CHAPTER TWO: A CHILL IN THE AIR
Curly, Battery B, US Navy 5th Artillery Battalion, Kola Peninsula.
From above, the railway tracks looked like three snakes sliding side-by-side in the snow. If the observer above looked closer he’d see that there was another kind of snake down there, three trains, side by side on the rails. A long way between them, almost half a mile, but still there. Trains that were 14 carriages long. A very astute observer might realize there was something very strange about the fourth carriage in the train.
It was the long barrel that gave the game away. The train was a railway gun and its entourage; the wagons that held the massive 2,700 pound projectiles, the bags of charges, living accommodation for the crew, cranes to lift the loads and anti-aircraft guns to protect the whole assembly. The curves on the tracks allowed the gun to be trained at any point within a wide arc. Together, the three supercharged 16-inch 50-caliber guns could put down a devastating barrage of fire on a target up to 40 miles away.
Here and now, on the Kola Peninsula as winter drew in, railway guns had suddenly regained the importance they had lost when aircraft had taken over the role of long-range artillery. Most times during a Kola peninsula winter, the weather was too bad for aircraft. Even if they could get up, it was too bad for them to strike accurately. Weather didn’t affect the big guns. If they knew the position of their target, they could strike at it. When they did, their power was devastating.
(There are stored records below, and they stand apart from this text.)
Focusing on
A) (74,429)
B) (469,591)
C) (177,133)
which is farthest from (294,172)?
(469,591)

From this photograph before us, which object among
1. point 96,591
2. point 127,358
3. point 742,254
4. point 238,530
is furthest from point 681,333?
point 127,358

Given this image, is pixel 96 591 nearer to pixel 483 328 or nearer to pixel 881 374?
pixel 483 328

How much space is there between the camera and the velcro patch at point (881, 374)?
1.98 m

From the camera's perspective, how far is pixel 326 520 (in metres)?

The allies had learned that in the winter of 1942-43, the first full Russian winter the American troops had experienced. They’d suffered at the hands of the German railway guns, so they’d brought their own. Four 14-inch L50 railway guns at the Washington Navy Yard had been hastily converted to Russian railway gauge and shipped to Murmansk. They’d been followed, a year later, by six 16-inch L50s; guns that had been in store ever since the battlecruisers they’d been designed for had died under the Washington Treaty axe. The 14 inchers and three of the sixteens were down at Petrograd, at the western end of the Kola Front. The other three 16s were here, at the eastern end.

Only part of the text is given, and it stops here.